Sepsis is a condition in which the body responds improperly. More specifically, the infection causes the organs in the body to shut down. This is a serious illness which could lead to extremely low blood pressure or septic shock. In this case, permanent damage to the lungs, kidneys, liver, and other organs can occur. Unfortunately, if the damage is extensive enough, it could be fatal. Common symptoms associated with sepsis includes alteration of mental status, shallow breathing, sweating out of context, lightheadedness, chills, and other symptoms associated with infection or fever. Sepsis can lead to septic shock and raises the risk of death. Symptoms of septic shock include inability to stand, sleepiness, and extreme confusion. Interestingly, symptoms can vary between people, and it is important to monitor bodily changes to detect sepsis as early as possible. Bacterial, viral, or fungal infections can lead to sepsis including common infections such as pneumonia, urinary tract infections, and burns, among others. It is critical to see a doctor if you suspect you are not getting better or if your symptoms worsen. Early detection of sepsis can help improve survival rate and prevent permanent organ damage. Treatments include antibiotics, increased fluids, vasopressors to increase blood pressure, and steroids. Although scientists and physicians have worked to understand sepsis and how to treat it, other discoveries are yet to be made.
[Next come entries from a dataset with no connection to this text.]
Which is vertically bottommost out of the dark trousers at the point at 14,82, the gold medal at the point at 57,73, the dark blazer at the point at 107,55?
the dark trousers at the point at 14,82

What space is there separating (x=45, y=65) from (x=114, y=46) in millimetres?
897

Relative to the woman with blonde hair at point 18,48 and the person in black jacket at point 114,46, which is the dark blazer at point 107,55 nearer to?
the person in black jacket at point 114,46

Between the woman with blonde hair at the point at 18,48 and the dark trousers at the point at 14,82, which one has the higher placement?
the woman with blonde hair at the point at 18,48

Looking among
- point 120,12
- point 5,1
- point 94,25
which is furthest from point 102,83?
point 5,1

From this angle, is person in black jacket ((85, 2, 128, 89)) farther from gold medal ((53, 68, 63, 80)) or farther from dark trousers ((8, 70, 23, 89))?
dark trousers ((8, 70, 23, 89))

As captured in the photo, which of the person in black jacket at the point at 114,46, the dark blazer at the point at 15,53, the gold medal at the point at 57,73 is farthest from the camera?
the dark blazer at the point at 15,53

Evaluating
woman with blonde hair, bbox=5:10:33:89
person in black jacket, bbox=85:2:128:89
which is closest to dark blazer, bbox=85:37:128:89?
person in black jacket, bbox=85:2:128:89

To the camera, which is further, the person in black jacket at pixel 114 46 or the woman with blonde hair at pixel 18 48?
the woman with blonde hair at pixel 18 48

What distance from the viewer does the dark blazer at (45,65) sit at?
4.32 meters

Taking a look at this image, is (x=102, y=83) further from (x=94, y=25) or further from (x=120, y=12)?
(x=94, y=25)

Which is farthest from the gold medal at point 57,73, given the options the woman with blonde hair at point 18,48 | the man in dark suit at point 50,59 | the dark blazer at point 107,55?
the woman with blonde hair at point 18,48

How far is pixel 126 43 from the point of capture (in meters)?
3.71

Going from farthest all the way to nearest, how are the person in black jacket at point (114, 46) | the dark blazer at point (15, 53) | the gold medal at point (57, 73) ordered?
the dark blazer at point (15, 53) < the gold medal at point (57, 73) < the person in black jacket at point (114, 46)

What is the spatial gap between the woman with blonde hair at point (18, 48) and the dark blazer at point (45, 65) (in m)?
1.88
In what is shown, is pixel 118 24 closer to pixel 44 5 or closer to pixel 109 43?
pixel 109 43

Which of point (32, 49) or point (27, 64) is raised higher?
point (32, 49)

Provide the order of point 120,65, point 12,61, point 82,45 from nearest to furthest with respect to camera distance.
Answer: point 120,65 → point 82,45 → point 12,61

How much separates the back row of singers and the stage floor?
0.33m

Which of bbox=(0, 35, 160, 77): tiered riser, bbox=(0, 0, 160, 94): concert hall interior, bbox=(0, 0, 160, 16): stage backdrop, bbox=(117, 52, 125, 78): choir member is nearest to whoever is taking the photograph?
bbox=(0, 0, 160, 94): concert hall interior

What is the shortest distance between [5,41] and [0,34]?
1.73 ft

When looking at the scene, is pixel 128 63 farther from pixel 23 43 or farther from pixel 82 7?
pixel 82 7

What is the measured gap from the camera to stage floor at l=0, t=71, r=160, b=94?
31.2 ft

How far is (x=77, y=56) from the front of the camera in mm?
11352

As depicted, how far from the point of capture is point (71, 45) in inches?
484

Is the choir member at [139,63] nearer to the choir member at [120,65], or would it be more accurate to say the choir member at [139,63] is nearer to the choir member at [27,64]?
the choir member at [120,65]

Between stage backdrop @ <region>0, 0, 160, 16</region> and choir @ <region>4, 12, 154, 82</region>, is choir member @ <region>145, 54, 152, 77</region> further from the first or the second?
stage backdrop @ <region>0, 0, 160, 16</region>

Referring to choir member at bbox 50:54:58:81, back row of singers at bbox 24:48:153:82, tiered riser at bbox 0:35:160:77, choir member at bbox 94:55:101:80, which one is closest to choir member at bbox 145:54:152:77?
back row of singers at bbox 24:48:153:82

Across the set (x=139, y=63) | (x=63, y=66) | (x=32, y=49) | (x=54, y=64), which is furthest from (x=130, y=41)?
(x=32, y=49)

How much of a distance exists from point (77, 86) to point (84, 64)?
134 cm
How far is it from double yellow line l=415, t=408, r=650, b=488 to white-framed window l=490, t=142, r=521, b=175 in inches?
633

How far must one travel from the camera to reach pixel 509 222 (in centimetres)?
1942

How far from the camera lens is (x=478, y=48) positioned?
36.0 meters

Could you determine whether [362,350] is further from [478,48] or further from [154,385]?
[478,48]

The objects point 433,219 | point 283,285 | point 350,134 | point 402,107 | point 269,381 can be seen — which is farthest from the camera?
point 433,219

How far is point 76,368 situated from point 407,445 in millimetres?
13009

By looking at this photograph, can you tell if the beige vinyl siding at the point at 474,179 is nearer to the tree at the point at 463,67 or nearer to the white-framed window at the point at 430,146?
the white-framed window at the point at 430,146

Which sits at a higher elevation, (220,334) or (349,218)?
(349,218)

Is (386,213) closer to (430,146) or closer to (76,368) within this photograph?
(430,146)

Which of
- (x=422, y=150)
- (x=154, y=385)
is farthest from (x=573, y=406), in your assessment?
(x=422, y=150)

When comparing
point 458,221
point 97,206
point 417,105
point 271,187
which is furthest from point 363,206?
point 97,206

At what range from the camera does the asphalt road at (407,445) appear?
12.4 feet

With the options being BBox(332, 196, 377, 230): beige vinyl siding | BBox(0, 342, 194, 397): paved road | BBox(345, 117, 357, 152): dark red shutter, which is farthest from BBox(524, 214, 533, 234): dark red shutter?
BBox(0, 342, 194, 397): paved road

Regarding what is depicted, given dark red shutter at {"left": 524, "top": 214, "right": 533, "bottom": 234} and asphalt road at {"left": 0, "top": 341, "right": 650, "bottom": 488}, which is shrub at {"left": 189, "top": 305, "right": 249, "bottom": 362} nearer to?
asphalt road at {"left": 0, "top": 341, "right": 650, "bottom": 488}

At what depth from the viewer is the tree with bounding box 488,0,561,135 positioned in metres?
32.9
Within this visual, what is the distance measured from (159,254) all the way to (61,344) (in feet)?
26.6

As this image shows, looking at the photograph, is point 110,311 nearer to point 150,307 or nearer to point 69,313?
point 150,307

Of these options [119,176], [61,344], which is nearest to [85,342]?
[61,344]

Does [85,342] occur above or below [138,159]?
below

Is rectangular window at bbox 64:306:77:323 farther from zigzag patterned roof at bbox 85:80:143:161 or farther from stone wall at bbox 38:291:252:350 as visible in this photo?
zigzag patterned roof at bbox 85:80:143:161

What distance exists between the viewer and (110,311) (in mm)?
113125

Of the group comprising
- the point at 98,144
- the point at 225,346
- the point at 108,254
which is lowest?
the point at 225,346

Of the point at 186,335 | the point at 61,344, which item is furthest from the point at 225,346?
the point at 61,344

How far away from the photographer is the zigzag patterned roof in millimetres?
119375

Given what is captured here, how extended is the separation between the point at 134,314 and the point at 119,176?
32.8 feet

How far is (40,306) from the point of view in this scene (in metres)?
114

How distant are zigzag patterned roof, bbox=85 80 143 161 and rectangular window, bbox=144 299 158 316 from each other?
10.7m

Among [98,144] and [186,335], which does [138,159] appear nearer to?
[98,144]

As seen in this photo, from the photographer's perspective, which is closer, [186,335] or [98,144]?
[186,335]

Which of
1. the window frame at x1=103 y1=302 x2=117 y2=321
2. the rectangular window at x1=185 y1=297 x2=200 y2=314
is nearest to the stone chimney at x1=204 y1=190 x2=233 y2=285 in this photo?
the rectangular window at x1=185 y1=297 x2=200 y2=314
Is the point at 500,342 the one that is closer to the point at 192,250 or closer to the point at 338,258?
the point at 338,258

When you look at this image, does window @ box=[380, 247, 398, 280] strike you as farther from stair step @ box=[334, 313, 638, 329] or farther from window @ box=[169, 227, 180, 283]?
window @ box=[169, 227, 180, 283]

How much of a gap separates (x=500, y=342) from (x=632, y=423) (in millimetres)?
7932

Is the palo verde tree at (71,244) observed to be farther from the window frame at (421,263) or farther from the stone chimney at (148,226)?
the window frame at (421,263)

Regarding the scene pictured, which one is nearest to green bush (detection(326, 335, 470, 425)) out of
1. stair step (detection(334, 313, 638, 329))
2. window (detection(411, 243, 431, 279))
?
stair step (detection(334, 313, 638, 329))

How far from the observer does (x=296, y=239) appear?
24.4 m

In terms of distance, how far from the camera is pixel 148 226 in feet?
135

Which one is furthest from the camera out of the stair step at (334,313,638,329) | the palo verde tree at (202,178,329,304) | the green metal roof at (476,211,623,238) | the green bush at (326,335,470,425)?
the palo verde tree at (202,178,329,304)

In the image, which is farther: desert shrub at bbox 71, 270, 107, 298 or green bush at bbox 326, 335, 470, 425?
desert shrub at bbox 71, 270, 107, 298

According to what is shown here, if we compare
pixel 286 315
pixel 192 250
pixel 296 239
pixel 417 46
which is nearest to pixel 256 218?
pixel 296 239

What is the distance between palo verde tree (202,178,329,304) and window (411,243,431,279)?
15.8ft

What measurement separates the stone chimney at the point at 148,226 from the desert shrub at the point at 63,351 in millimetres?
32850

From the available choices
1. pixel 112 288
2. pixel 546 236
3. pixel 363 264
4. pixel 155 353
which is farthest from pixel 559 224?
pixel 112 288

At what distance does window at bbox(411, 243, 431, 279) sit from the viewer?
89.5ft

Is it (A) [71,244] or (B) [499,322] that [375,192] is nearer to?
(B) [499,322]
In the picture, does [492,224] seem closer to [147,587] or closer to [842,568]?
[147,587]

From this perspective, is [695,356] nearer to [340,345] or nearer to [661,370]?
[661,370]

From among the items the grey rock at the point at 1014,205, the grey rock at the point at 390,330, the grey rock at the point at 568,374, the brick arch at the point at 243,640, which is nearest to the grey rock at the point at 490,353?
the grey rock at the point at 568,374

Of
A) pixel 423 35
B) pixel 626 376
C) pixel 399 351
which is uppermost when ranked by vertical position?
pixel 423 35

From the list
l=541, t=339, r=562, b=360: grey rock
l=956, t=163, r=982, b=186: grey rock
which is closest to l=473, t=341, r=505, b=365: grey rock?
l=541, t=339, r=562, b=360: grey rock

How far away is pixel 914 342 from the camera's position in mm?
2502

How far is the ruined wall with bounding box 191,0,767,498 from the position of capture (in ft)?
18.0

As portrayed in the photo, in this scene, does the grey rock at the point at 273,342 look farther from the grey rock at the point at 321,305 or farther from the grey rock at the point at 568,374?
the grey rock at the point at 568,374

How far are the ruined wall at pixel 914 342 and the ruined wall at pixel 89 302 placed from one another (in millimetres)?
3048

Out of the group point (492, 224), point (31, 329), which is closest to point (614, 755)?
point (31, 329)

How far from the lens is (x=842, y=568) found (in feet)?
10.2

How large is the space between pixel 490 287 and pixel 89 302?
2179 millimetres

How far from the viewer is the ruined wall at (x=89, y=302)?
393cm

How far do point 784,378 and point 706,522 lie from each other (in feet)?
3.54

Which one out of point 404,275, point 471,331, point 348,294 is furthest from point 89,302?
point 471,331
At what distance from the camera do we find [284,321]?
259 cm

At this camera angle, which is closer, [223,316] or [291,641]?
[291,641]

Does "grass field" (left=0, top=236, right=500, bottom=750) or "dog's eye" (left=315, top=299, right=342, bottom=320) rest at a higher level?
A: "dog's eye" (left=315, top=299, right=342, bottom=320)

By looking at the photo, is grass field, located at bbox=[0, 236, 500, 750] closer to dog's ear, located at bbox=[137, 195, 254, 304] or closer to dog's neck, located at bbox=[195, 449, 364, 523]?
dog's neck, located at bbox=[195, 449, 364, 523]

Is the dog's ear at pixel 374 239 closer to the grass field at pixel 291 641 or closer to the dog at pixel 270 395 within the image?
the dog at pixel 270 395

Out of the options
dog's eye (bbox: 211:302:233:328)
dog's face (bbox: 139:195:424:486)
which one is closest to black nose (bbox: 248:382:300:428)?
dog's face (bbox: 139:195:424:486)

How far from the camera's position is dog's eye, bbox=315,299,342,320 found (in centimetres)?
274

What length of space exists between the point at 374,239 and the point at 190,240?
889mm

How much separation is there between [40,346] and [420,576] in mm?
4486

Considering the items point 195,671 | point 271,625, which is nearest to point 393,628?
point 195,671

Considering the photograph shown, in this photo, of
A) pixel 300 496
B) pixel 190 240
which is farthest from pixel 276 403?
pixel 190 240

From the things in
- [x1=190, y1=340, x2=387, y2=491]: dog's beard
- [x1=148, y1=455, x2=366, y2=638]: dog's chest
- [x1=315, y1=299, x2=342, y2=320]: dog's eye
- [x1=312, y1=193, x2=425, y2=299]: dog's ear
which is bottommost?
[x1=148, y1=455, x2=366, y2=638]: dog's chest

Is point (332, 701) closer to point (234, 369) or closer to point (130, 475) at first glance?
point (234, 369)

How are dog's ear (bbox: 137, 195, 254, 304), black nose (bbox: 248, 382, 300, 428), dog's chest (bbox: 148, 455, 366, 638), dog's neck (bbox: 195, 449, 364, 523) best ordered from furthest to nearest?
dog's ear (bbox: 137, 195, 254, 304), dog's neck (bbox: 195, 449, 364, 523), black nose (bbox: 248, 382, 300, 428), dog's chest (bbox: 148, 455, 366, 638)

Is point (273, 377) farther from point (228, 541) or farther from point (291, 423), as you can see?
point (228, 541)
A recent study in Nature Immunology by Dr. Antoine Roquilly from Nantes University in France, demonstrated that patients that experienced sepsis build strong immune cells that aid in the prevention of tumor development. It was previously unknown how the immune landscape was shaped after a patient recovered from sepsis. Roquilly and his team wanted to understand the relationship between these exposed immune cells and the risk of developing cancer in the future.

Roquilly’s research team first analyzed big datasets that consisted of information from patients who survived sepsis. Researchers were able to determine the risk of cancer prevalence up to 10 years following the discharge from the hospital for sepsis patients. Interestingly, sepsis survivors had lower risk of developing cancer compared to those that did not have sepsis.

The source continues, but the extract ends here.